Thanks, I cant read music so the notation wasn't much help to me (but thanks for sharing) do you have a chord progression, say c, g, f, play a melody within those chords and then use the viola to play the tonic of those chords?


----------



## mcalis (Dec 7, 2020)

Rossy said:


> Thanks, I cant read music so the notation wasn't much help to me (but thanks for sharing) do you have a chord progression, say c, g, f, play a melody within those chords and then use the viola to play the tonic of those chords?
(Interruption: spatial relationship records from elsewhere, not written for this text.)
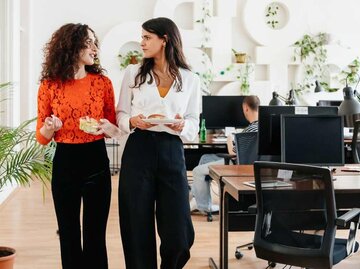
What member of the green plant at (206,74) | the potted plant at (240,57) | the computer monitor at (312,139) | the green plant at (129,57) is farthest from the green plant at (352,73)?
the computer monitor at (312,139)

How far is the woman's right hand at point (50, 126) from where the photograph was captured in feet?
9.50

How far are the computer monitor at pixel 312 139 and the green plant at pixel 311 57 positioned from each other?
6101 millimetres

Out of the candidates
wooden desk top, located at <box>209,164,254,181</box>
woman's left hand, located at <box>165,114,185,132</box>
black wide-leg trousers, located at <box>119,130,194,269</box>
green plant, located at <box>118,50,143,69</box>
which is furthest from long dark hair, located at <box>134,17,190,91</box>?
green plant, located at <box>118,50,143,69</box>

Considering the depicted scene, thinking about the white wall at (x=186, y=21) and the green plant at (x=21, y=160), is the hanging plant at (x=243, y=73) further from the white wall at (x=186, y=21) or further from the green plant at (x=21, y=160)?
the green plant at (x=21, y=160)

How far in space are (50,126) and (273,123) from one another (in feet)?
5.01

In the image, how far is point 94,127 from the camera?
2.90 m

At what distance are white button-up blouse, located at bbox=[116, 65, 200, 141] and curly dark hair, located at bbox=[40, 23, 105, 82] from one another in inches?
12.0

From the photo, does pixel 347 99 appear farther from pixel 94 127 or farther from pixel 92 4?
pixel 92 4

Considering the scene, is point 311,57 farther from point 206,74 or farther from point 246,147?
point 246,147

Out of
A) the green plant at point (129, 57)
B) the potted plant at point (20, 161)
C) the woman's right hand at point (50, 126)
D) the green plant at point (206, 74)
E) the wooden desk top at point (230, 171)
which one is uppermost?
the green plant at point (129, 57)

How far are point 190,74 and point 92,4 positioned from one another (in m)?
6.47

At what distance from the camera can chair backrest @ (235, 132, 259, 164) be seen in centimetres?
467

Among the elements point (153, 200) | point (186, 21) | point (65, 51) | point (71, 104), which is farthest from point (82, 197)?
point (186, 21)

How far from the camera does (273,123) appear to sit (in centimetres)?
378
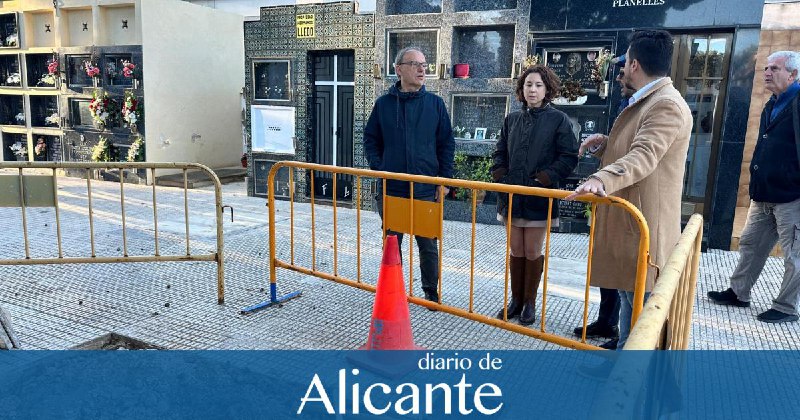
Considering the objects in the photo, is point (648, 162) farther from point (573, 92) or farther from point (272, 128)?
point (272, 128)

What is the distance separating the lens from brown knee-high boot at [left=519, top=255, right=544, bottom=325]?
372cm

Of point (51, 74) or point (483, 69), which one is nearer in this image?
point (483, 69)

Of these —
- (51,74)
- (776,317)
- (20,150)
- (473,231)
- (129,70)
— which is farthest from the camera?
(20,150)

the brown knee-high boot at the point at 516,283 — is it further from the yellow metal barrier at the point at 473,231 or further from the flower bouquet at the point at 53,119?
the flower bouquet at the point at 53,119

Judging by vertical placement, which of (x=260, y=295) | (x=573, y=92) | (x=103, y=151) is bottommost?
(x=260, y=295)

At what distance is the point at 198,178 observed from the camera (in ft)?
35.7

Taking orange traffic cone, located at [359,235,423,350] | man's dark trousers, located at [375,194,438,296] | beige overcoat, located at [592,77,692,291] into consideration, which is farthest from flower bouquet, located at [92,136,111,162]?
beige overcoat, located at [592,77,692,291]

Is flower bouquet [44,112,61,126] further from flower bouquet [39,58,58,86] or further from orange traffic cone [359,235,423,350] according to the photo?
orange traffic cone [359,235,423,350]

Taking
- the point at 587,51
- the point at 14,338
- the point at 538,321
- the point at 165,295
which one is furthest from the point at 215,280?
the point at 587,51

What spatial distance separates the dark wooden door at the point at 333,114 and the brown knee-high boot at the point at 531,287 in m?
5.21

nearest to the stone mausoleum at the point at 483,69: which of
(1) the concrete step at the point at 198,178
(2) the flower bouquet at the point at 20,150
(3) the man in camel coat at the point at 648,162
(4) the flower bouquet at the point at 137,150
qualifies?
(1) the concrete step at the point at 198,178

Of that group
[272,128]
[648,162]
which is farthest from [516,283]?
[272,128]

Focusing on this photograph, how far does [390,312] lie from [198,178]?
29.3ft

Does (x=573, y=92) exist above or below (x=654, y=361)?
above
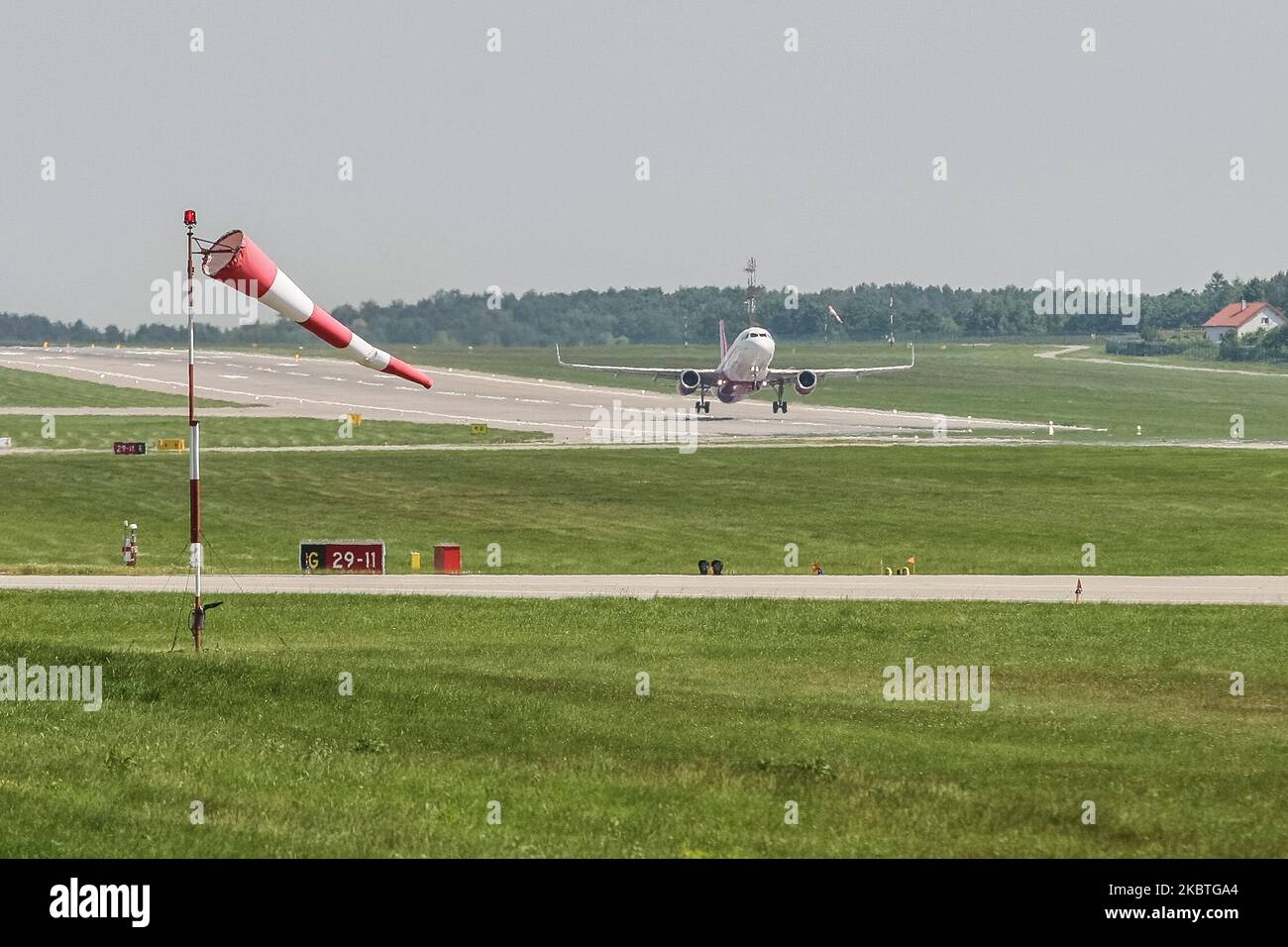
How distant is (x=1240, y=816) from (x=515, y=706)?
12941 mm

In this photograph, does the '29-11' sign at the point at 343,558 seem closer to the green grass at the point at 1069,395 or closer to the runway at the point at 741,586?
the runway at the point at 741,586

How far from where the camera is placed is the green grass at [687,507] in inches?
2547

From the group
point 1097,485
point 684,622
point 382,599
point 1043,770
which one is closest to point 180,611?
point 382,599

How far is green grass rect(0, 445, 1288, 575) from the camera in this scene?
6469 cm

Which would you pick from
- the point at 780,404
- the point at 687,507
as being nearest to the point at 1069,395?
the point at 780,404

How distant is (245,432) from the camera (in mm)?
117125

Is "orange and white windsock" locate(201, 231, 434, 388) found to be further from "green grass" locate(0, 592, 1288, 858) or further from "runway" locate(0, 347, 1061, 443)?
"runway" locate(0, 347, 1061, 443)

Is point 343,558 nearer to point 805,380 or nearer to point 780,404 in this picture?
point 805,380

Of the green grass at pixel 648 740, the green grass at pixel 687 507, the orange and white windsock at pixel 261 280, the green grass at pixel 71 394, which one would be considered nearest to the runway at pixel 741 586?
the green grass at pixel 687 507

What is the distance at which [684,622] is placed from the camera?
139 ft

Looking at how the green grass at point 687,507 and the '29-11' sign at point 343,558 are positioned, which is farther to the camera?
the green grass at point 687,507

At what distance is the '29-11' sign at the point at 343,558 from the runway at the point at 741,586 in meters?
1.87

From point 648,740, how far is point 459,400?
409ft

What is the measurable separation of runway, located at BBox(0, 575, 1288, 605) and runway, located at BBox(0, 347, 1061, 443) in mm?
60568
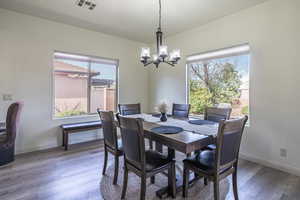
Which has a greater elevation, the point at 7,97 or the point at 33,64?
the point at 33,64

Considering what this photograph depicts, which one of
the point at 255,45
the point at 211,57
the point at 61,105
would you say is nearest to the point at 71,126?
the point at 61,105

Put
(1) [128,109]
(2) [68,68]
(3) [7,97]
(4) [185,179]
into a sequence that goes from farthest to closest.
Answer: (2) [68,68] < (1) [128,109] < (3) [7,97] < (4) [185,179]

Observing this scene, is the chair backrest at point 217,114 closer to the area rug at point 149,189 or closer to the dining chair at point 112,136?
the area rug at point 149,189

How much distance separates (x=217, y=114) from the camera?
8.57 ft

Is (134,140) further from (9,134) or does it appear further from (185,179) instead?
(9,134)

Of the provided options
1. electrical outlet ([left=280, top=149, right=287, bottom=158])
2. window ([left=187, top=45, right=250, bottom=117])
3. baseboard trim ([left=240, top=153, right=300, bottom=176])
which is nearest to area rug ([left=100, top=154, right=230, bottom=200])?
baseboard trim ([left=240, top=153, right=300, bottom=176])

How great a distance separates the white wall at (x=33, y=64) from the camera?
10.2 ft

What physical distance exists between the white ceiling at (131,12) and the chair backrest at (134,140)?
222 centimetres

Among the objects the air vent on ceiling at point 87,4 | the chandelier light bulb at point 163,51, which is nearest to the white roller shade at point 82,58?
the air vent on ceiling at point 87,4

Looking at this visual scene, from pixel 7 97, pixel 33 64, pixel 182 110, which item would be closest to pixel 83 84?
pixel 33 64

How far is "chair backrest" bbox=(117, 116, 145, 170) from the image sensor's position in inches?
63.4

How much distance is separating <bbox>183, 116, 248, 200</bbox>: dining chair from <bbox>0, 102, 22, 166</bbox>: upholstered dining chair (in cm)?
282

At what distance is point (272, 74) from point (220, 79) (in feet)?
3.31

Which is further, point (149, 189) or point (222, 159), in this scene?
point (149, 189)
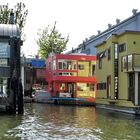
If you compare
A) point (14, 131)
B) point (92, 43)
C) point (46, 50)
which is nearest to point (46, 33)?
point (46, 50)

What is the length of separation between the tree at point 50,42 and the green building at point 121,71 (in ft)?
133

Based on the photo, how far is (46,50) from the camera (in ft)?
308

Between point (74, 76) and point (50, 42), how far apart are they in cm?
3257

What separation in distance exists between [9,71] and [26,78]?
46.6 meters

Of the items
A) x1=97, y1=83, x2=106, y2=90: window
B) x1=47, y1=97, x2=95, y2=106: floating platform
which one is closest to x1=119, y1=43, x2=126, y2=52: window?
x1=97, y1=83, x2=106, y2=90: window

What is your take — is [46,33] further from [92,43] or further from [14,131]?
[14,131]

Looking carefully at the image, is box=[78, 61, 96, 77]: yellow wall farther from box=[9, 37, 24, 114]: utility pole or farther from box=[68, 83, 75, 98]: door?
box=[9, 37, 24, 114]: utility pole

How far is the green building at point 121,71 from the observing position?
40.9 m

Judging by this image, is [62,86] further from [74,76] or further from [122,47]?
[122,47]

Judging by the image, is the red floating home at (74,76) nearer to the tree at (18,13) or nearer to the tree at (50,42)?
the tree at (18,13)

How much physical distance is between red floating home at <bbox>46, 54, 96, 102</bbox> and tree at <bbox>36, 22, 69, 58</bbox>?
3040cm

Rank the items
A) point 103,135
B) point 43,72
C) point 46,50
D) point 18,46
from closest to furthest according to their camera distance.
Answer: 1. point 103,135
2. point 18,46
3. point 43,72
4. point 46,50

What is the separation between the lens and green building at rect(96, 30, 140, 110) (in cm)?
4091

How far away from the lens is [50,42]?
94.0 meters
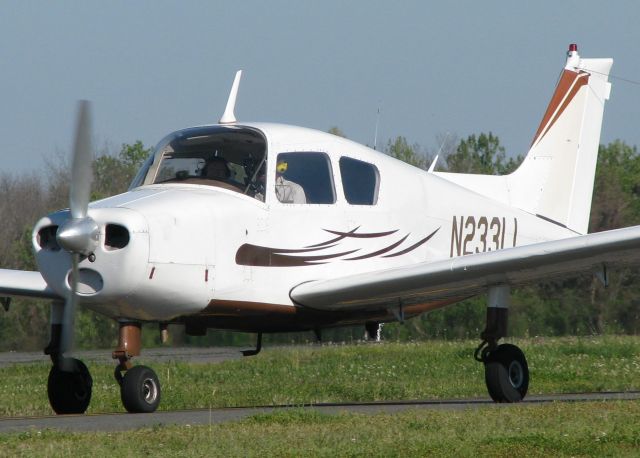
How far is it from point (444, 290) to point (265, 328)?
197 centimetres

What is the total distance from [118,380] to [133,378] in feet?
0.64

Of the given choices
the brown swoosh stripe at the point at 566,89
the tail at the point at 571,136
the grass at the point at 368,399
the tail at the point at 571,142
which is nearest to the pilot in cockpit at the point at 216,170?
the grass at the point at 368,399

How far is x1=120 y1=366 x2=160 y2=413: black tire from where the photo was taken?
1130 centimetres

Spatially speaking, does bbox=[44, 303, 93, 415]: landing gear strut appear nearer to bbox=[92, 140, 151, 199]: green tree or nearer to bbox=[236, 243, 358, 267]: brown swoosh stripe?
bbox=[236, 243, 358, 267]: brown swoosh stripe

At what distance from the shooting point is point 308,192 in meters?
12.8

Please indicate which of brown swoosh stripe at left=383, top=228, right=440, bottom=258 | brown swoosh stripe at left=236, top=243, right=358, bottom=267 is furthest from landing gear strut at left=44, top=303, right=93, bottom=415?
brown swoosh stripe at left=383, top=228, right=440, bottom=258

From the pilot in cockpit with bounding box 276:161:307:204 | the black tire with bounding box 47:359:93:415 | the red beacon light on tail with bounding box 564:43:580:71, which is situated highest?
the red beacon light on tail with bounding box 564:43:580:71

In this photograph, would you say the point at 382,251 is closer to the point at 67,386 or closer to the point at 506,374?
the point at 506,374

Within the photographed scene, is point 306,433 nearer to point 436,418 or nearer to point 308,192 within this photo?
point 436,418

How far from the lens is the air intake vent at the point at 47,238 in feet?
36.2

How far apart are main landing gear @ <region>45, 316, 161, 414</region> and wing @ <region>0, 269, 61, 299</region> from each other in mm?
380

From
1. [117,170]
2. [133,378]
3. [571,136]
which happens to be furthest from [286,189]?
[117,170]

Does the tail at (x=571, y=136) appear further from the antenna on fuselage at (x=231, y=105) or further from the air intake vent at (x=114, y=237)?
the air intake vent at (x=114, y=237)

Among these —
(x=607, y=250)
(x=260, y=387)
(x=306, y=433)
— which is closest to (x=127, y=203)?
(x=306, y=433)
It was the other way around, I came up with the melody first and then found chords around them by noodling on the piano. The melody helps dictate what the chords should be, but I'm also guided by what feels natural under my hands: _generally _trying to move as few fingers as possible to move to a new chord.

Here is the midi view:




The violas (underlined with red) do not play the tonic of the chords, they play the top notes of the chord since violins I & II are on the melody.


----------



## Ashermusic (Dec 7, 2020)

GtrString said:


> Realistic to whom? The classical crowd, the trailer crowd, the scoring crowd or the rhythmic music crowd?



That is the crux of it. It depends on what you are composing and who you are composing for. I will play the chords, but usually then print it out and play in the individual lines, but not always.


----------



## MusiquedeReve (Jul 18, 2022)

What I usually do, and please tell me if this is the wrong way to go about it, is as follows:

For example, a D Major chord (triad, no inversion):

V1: D
V2: F#
Va: A
Vc: D
Cb: D

Is this the proper way to play a chord using the string sections? Should I try divisi with V1 and have V2 do the same separated by an octave?


----------